Depending on the cause of dysarthria, the goal of therapy may be to restore and preserve speech or to maintain the ability to speak for as long as possible.
Speech therapists can retrain people to use the muscles involved in speaking and breathing. For mild cases of dysarthria, therapy may involve making different sounds or repeating sounds, words, or sentences. These exercises may help the person relearn how to use facial muscles and the tongue. The person may be taught to speak more slowly and to use shorter phrases. For severe cases, the person may need to communicate using a board with letters, words, or pictures (sometimes homemade) or a specially designed electronic communication device.
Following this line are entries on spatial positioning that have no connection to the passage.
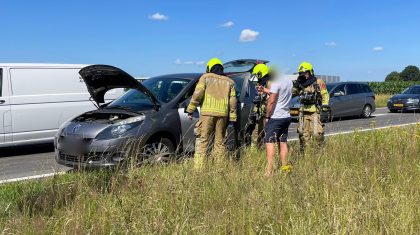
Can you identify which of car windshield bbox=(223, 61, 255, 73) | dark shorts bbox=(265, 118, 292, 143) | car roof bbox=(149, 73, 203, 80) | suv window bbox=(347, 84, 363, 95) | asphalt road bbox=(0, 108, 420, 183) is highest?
car windshield bbox=(223, 61, 255, 73)

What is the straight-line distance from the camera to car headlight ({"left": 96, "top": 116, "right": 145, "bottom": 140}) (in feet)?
22.7

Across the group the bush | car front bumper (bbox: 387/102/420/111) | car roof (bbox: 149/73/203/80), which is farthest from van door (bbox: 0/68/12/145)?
the bush

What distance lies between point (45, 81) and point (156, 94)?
3.46m

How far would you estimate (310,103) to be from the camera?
8.07 m

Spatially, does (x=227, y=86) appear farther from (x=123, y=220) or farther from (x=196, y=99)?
(x=123, y=220)

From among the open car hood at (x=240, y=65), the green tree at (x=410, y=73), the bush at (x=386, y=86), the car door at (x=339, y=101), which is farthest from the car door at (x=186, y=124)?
the green tree at (x=410, y=73)

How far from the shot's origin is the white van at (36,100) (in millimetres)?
9734

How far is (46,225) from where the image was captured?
407cm

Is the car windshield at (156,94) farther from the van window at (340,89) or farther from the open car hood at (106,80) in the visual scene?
the van window at (340,89)

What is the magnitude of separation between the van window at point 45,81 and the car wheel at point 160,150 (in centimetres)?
402

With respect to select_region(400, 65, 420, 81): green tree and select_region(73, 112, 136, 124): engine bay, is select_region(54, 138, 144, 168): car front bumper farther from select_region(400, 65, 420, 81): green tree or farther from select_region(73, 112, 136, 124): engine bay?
select_region(400, 65, 420, 81): green tree

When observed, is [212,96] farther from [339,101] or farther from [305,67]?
[339,101]

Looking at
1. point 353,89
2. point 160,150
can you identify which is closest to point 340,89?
point 353,89

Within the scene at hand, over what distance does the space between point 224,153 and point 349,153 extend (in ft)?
6.60
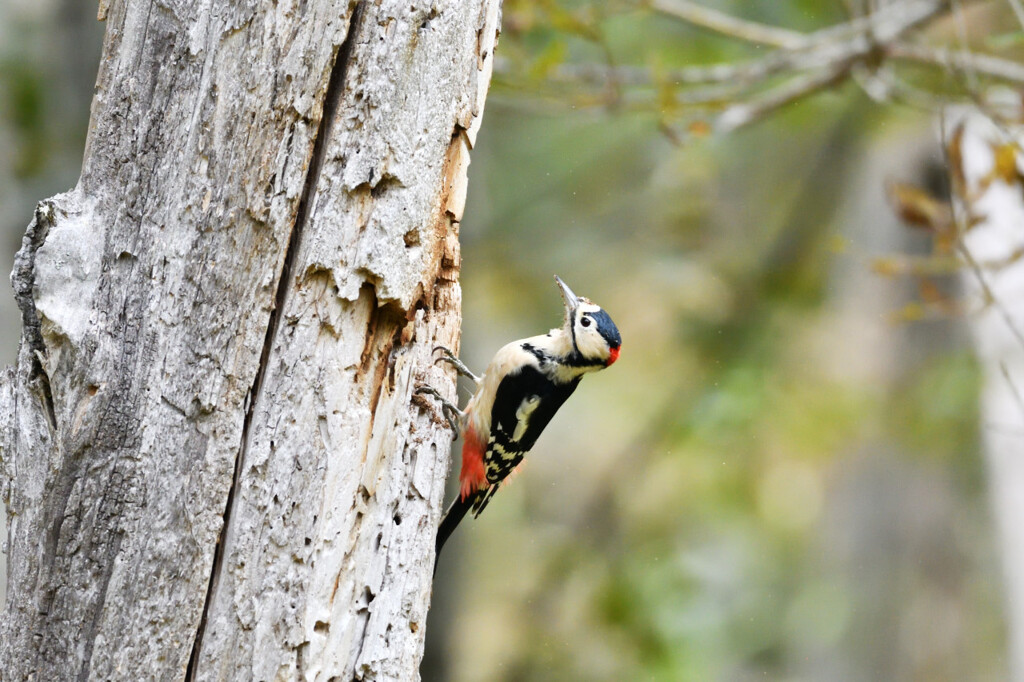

Verbal apraxia: Some people cannot initiate, coordinate, or sequence the muscle movements needed to talk. They have verbal apraxia. They randomly mispronounce words and seem to have forgotten how to make the sounds of language. Verbal apraxia is caused by damage to the nervous system (for example, by a stroke, a head injury, or brain surgery).
A speech therapist may ask the person to say sound patterns over and over again. Or a therapist may teach the person to use natural melodic patterns for common phrases. Usually, each phrase has a melody (the voice goes high and low in a pattern) and a rhythm. The speech therapist encourages the person to speak using an exaggerated melodic pattern and rhythm. As speech improves, the person can gradually speak with less exaggeration.
Blindness
For people whose vision is impaired or who become blind, rehabilitation includes learning new ways to do daily activities. For example, food is always arranged on the plate in the same places. Clothing, furniture, and other objects should be kept in the same place. People may learn how to use a cane to get from one place to another. A cane can also be used to check for objects in the way.
Sometimes people who are blind need guidance when walking. So family members and other caregivers are taught how to guide them. For example, caregivers are taught to have the blind person hold onto their arm and to lead the person, rather than hold onto the blind person's arm and try to push him one way or another.
Blind people may learn how to get around with a seeing eye dog and may learn Braille. Until they learn Braille, audio books can be used. Household items, such as stoves, microwaves, and cooking ingredients, can be labeled with tags written in Braille. Items specially designed for the blind, such as talking watches, may be useful.
Hearing Loss
Rehabilitation for people with hearing loss (partial or complete) includes learning to read lips and to use a hearing aid. People with hearing loss learn how to modulate their speaking volume because they tend to speak loudly. Audiologists can help people choose a hearing aid that suits their needs. They can recommend devices that are specially designed for the deaf, such as doorbells, telephones, and alarms that display a flashing light when they ring. Some people benefit from having a dog trained to respond to certain sounds and then alert them.